Un hermoso día, el señor Jones regresó a retomar la hacienda. Armado y con más de media docena de colegas regresó a la granja con escopeta en mano, pero los animales consiguieron expulsar al antiguo dueño de la propiedad.
Bola de Nieve, tratando de optimizar la producción y el suministro de energía eléctrica en la granja, propuso la construcción de un molino. El proyecto avanzó, pero generó malentendidos en la cúpula del grupo. Finalmente, durante una reunión en el granero, Bola de Nieve fue expulsado por Napoleón.

Los cerdos se mudaron a la casa donde vivía Jones, aunque inicialmente iba a funcionar como museo. Napoleón, ambicioso, decidió hacer negocios con las granjas vecinas, obligando a los animales a aumentar por mucho la producción.
El poder empezó a subírsele a la cabeza, y la situación empeoró considerablemente. Los demás animales tenían cada vez menos comida y más trabajo. El líder llegó a prohibir que los animales cantaran la canción que tanto les gustaba "Animales de Inglaterra" argumentando que esta solo funcionaba en el tiempo de la revolución.
Napoleón declaró que era beneficioso negociar los productos de la granja con los hombres, entre ellos Frederick, quien hizo un "golpe de Granja". El desacuerdo se transformó en un conflicto real en el que se invadió la propiedad y murieron muchos animales en batalla.
Con el tiempo la granja creció, pues los animales tuvieron crías. Transformaron el régimen en una república, y Napoleón, el único candidato al cargo, fue elegido.

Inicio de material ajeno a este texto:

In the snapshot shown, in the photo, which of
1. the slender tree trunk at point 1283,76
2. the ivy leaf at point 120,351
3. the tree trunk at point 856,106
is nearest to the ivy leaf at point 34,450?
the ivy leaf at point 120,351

Gracias a sus relaciones comerciales con los humanos, estrechó sus lazos con quienes tanto odiaba, y estableció métodos que facilitaban la producción, controló los gastos, la ración y los horarios de trabajo.
El cerdo ganó características humanas, haciéndose tan corrupto como el antiguo propietario de la granja. Al final de la historia se realiza la simbiosis entre el cerdo y el ser a quien antes tanto detestaba: el hombre.
Ahora, no había duda sobre lo que sucedía con la fisionomía de los cerdos: las demás criaturas veían en el cerdo a un hombre, en el hombre a un cerdo y en el cerdo a un hombre de nuevo; pero ahora era imposible distinguir quién era hombre o quién cerdo.